Multitasking and Attention

This morning, I read an article from the Harvard Business Review, “How and (Why) to Stop Multitasking.” The article helped me to see something that I have suspected, that is, that my multitasking, or attempts at it, actually lead me to be less productive and more stressed.

I have always had trouble doing  more than one thing at a time. Now I know better why.

I was encouraged by something Peter Bregman, the author of the article, said. He committed himself to not multitask for an entire week. When he was on the phone, he was on the phone, not checking email, etc.

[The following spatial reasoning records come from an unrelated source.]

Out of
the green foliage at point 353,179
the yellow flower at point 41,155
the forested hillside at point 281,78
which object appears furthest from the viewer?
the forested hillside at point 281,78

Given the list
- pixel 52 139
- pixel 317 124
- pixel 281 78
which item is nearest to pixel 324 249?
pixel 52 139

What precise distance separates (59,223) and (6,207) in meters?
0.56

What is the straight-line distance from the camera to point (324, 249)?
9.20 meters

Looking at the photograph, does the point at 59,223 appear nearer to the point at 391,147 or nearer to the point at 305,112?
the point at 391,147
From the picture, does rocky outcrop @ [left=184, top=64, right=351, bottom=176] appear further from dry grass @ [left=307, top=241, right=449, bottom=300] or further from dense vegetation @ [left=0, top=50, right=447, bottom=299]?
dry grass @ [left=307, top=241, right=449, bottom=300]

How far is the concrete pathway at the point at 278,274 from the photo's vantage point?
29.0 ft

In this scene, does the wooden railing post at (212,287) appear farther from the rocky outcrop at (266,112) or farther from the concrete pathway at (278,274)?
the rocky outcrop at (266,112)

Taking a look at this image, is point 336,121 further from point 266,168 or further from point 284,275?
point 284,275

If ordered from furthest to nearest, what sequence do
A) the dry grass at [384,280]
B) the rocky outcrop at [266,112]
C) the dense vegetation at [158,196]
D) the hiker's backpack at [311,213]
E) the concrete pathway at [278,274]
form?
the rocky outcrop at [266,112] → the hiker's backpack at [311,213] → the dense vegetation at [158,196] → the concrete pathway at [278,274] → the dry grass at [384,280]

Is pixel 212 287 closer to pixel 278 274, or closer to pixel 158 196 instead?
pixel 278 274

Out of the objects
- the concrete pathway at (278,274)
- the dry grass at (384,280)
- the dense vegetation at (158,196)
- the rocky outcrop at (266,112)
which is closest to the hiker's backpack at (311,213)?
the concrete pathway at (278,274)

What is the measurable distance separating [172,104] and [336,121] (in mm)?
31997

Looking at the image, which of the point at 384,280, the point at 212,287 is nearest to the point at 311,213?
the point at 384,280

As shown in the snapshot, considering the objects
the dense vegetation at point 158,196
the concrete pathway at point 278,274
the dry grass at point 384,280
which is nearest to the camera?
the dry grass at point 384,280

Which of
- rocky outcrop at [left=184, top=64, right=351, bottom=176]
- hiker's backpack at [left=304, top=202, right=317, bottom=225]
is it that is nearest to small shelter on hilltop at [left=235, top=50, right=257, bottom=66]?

After that week, he noticed some big differences. For example, he said: “When I was with my children…I shut my cell phone off and found myself much more deeply engaged and present with them. I never realized how significantly a short moment of checking my email disengaged me from the people and things right there in front of me. Don’t laugh, but I actually — for the first time in a while — noticed the beauty of leaves blowing in the wind.”

The dissipation of attention seems to be a bane of modern life.

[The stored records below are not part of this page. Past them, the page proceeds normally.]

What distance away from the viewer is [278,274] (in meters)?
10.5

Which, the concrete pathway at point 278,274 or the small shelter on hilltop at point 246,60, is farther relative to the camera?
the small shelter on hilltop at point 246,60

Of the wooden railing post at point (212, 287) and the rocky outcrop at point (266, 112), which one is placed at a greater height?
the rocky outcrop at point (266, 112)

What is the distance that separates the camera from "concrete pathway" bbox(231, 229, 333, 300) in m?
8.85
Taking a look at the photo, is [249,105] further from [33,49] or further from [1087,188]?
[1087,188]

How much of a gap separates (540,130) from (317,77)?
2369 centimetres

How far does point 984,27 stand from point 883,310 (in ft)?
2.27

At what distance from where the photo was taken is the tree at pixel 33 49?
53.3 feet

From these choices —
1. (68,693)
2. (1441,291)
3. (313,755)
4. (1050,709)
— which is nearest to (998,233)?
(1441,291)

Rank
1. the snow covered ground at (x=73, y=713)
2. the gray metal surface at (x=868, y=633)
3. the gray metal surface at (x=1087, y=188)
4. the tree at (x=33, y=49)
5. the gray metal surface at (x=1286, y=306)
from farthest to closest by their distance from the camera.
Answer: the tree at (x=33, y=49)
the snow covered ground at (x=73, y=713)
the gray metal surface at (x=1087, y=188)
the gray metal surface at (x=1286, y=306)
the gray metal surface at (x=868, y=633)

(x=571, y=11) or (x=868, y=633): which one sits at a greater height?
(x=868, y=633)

A cell phone or handheld device can be totally distracting when we are in a conversation or in a meeting. It sends a message that the person calling or texting is more important than person we are with. Not a good feeling. A computer laptop can suck the life out of relationships, ruin an evening together, or even a vacation. Such things make our attention a cheat.

Pure, focused attention is one of the greatest compliments we can pay to another person. When that attention is distracted and broken apart, it is disheartening to those around us, especially those we love. We instinctively sense whether we are important to others, at any given moment, by the quality of attention we are given by them.

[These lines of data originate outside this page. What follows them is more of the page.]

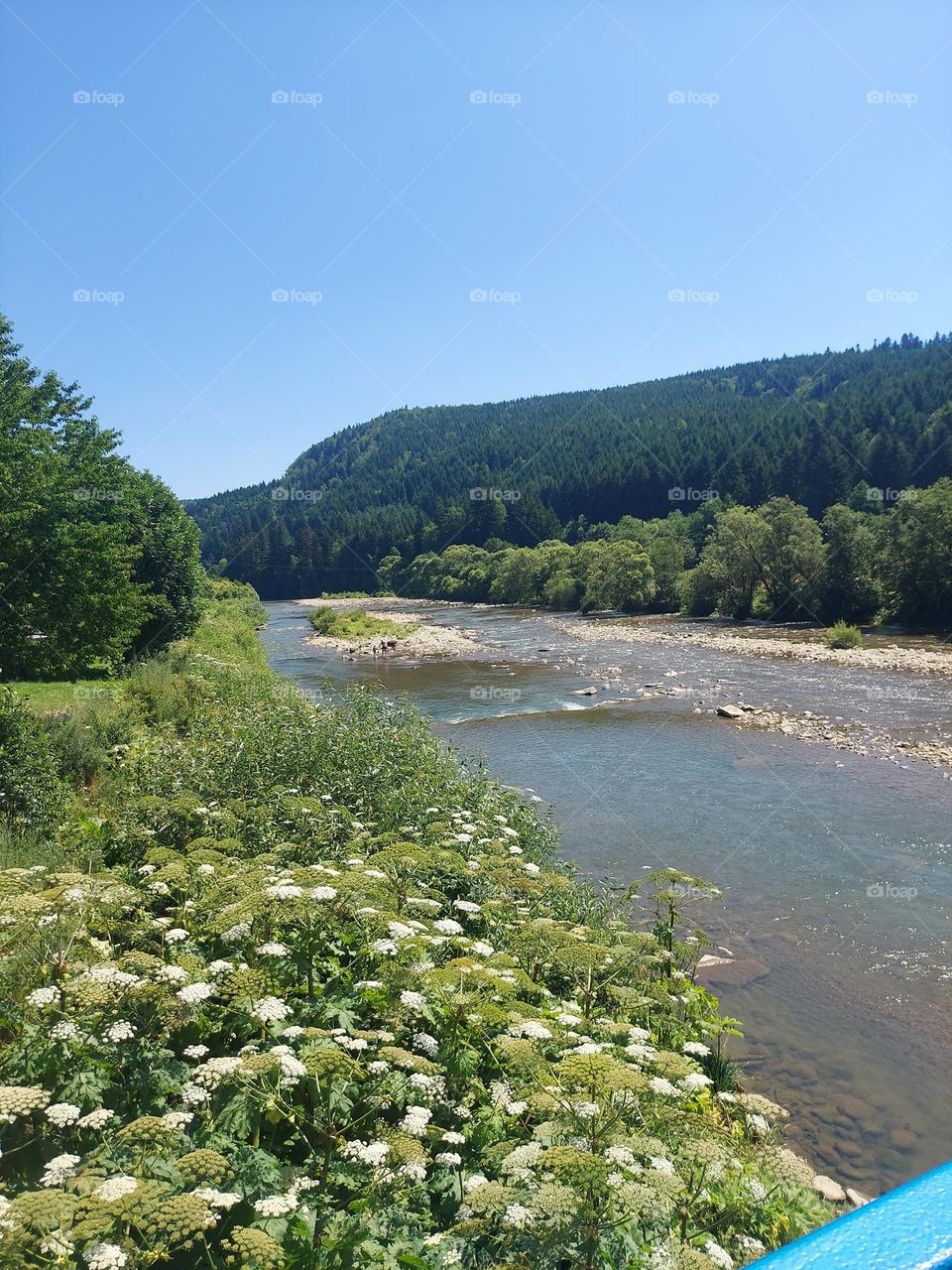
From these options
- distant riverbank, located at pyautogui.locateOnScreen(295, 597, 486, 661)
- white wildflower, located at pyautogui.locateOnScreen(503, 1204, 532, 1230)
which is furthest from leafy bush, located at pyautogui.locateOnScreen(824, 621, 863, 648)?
white wildflower, located at pyautogui.locateOnScreen(503, 1204, 532, 1230)

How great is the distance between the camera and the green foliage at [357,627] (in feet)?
169

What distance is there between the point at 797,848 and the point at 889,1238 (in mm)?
12722

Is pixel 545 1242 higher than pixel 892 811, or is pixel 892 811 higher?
pixel 545 1242

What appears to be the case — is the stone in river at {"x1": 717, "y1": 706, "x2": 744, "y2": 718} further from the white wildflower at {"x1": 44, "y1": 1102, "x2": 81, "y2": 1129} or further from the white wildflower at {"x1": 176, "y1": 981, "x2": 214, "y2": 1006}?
the white wildflower at {"x1": 44, "y1": 1102, "x2": 81, "y2": 1129}

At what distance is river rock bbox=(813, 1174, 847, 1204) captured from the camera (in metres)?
5.11

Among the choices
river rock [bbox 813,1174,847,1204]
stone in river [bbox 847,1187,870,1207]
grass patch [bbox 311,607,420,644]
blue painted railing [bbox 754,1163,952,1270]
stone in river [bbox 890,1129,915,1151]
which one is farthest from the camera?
grass patch [bbox 311,607,420,644]

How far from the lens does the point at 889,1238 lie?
82cm

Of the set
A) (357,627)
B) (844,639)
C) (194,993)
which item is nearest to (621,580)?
(357,627)

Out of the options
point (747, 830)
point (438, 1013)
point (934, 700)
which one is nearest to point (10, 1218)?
point (438, 1013)

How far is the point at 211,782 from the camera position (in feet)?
30.9

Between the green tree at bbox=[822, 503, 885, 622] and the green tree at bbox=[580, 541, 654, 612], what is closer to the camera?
the green tree at bbox=[822, 503, 885, 622]

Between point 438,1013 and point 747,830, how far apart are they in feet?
33.3

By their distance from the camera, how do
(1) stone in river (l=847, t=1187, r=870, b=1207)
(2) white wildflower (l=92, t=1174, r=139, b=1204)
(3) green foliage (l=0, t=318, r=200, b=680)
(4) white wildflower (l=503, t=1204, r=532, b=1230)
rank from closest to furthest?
(2) white wildflower (l=92, t=1174, r=139, b=1204)
(4) white wildflower (l=503, t=1204, r=532, b=1230)
(1) stone in river (l=847, t=1187, r=870, b=1207)
(3) green foliage (l=0, t=318, r=200, b=680)

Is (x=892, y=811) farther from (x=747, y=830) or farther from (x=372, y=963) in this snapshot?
(x=372, y=963)
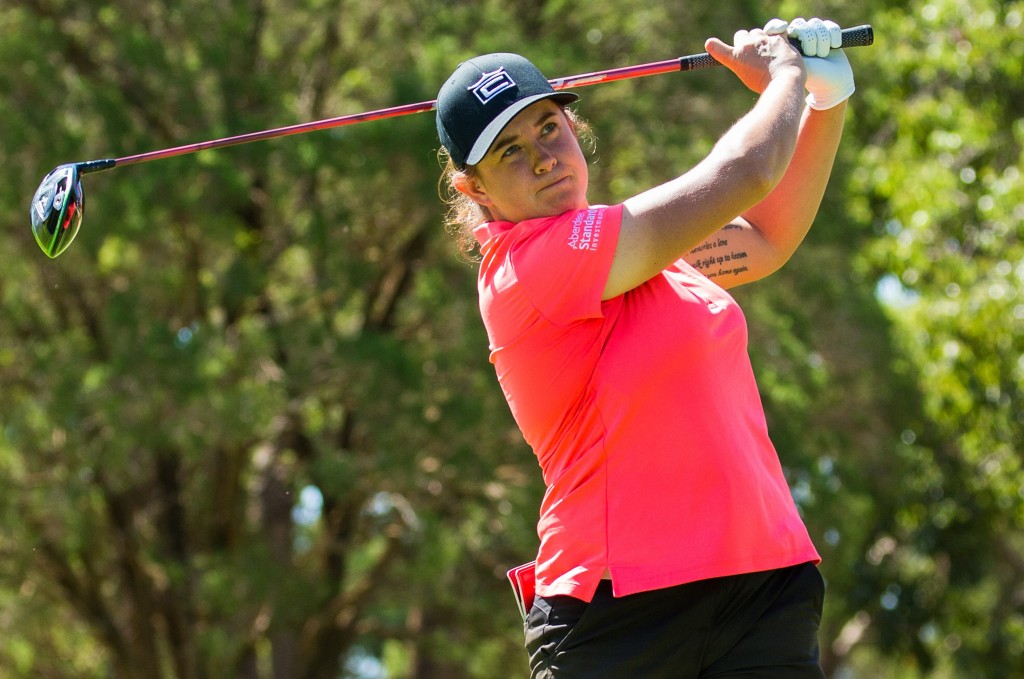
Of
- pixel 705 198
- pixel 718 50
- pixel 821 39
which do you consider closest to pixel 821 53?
pixel 821 39

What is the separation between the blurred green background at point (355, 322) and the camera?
10.4 meters

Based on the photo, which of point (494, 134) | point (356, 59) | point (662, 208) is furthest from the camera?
point (356, 59)

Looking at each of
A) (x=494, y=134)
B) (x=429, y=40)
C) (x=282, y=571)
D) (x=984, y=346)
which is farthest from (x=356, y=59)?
(x=494, y=134)

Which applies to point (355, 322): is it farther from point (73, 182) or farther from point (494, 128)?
point (494, 128)

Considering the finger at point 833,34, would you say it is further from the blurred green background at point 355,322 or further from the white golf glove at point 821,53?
the blurred green background at point 355,322

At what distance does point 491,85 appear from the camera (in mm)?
2465

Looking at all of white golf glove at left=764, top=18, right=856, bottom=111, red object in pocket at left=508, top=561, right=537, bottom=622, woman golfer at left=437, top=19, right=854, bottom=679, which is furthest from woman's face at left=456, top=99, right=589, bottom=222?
red object in pocket at left=508, top=561, right=537, bottom=622

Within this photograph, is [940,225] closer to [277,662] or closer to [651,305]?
[277,662]

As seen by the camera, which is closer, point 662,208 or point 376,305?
point 662,208

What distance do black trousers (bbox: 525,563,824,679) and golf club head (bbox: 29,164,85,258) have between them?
1.65 m

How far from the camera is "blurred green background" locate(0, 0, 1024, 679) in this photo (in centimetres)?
1038

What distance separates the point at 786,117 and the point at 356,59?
11.1m

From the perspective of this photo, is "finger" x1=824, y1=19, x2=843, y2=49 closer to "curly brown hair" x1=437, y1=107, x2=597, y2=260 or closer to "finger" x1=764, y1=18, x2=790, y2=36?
"finger" x1=764, y1=18, x2=790, y2=36

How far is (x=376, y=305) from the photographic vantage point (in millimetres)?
13289
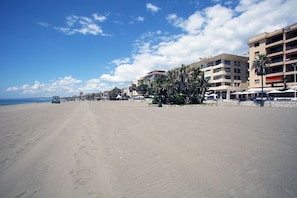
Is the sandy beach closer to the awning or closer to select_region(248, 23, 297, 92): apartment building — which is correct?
select_region(248, 23, 297, 92): apartment building

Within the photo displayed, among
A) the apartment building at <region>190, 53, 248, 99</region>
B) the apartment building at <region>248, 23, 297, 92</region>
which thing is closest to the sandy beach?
the apartment building at <region>248, 23, 297, 92</region>

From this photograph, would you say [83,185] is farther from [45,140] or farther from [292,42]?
[292,42]

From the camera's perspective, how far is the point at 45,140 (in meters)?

Satan begins his work with distraction, I believe. Distraction is the first step to unraveling a relationship, the first step on a downward spiral. We can refocus and turn that around. 

If you want to pay a loved one a compliment, set other things aside and really pay attention with both ears and both eyes. Turn off your phone and computer, and turn on your heart. When our children and spouses know that we are honest and sincere in the attention we give, they tend to be less in need of attention, but, funny, we like to give it more.